Keywords: laparoscopic cholecystectomy, left ventricular systolic dysfunction, balanced anaesthesia, pneumoperitoneum

 

INTRODUCTION

Over the years surgical skills have been improved and also there is better understanding of pneumoperitoneum so now laparoscopic cholecystectomy is done by most of the surgeons. Laparoscopic cholecystectomy procedure results cosmetically more acceptable, decreased hospital duration, less postoperative pain and lesser disability from daily work as compared to open cholecystectomy.1 But in patients with moderate to severe left ventricular dysfunction whether the laparoscopic cholecystectomy is beneficial as it will cause less physiological stress or there will be cardiovascular disadvantage of pneumoperitoneum, is a matter of concern for both laparoscopic surgeon and anesthetist. Intensive intraoperative monitoring and vigilance in the anesthetic management is of utmost importance for a smooth perioperative course in patients with cardiac dysfunction.2,3 This requires a thorough knowledge into the effect of pneumoperitoneum and reverse Trendelenburg positioning on the cardiac physiology especially with respect to patients with a diseased myocardium.4,5 In present study, we studied laparoscopic cholecystectomy in patients with moderate to severe left ventricular dysfunction at a tertiary hospital.

 

MATERIAL AND METHODS

Present study was single-center, open label, prospective, observational controlled study, conducted in Department of Anaesthesia & Intensive Care, PGIMER, Chandigarh, India. Study period was April, 2019 to March, 2020 (1 year). After approval from the Institute Ethics Committee and written informed consent (prior to enrolment) of the participants, present study was conducted.

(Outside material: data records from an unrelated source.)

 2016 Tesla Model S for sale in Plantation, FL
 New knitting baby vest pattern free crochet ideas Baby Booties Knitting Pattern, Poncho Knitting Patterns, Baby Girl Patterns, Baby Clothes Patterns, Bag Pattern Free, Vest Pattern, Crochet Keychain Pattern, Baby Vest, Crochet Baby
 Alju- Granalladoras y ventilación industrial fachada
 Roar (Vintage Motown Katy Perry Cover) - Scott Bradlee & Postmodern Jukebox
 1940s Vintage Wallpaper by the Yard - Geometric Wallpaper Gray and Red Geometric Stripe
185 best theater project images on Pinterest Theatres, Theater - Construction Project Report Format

Inclusion criteria: Patients 18-65 years, either gender, with presence of moderate to severe left ventricular systolic dysfunction, planned for laparoscopic cholecystectomy, willing to participate in present study.

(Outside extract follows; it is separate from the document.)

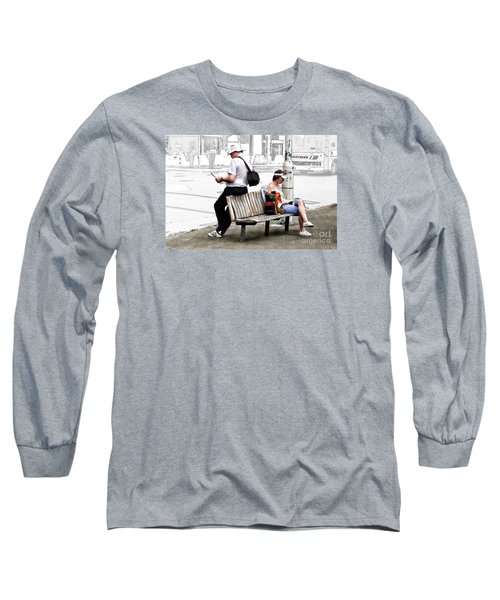 Waiting Long Sleeve T-Shirt by Linda Phelps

Exclusion criteria: BMI > 35 kg/m2. Coexisting stenotic valve lesions or right ventricular dysfunction. Presence of electrocardiographic findings of arrhythmia. NYHA IV physical status. End stage hepatic/renal/pulmonary disease

Demographic variables, history of cardiac medications and prior history of admission to the ER or cardiac adverse events was noted. Patients were evaluated as per standard operative procedures for laparoscopic surgery,

The formal echocardiography was done by an experienced cardiologist and LV systolic dysfunction was graded as mild (LVEF 41–45%), moderate (LVEF 36–40%), or severe (LVEF < 36%).6

In operation theatre, standard ASA monitors including 5 lead ECG, pulse oximeter and NIBP were attached and baseline echocardiography was done. A broad gauge intravenous cannula was placed in the right internal jugular vein and connected to the pressure transducing system (Edward Life Science) for central venous pressure(CVP) measurement. Under aseptic conditions and local anaesthetic, a 20G arterial cannula was inserted in the radial artery and connected to the FloTrac system for continuous cardiac output, SVV monitoring. CVP measured from the venous cannula was also transduced for calculation of SVR. A baseline ABG sample was taken at T1 for measurement of baseline PaCO2.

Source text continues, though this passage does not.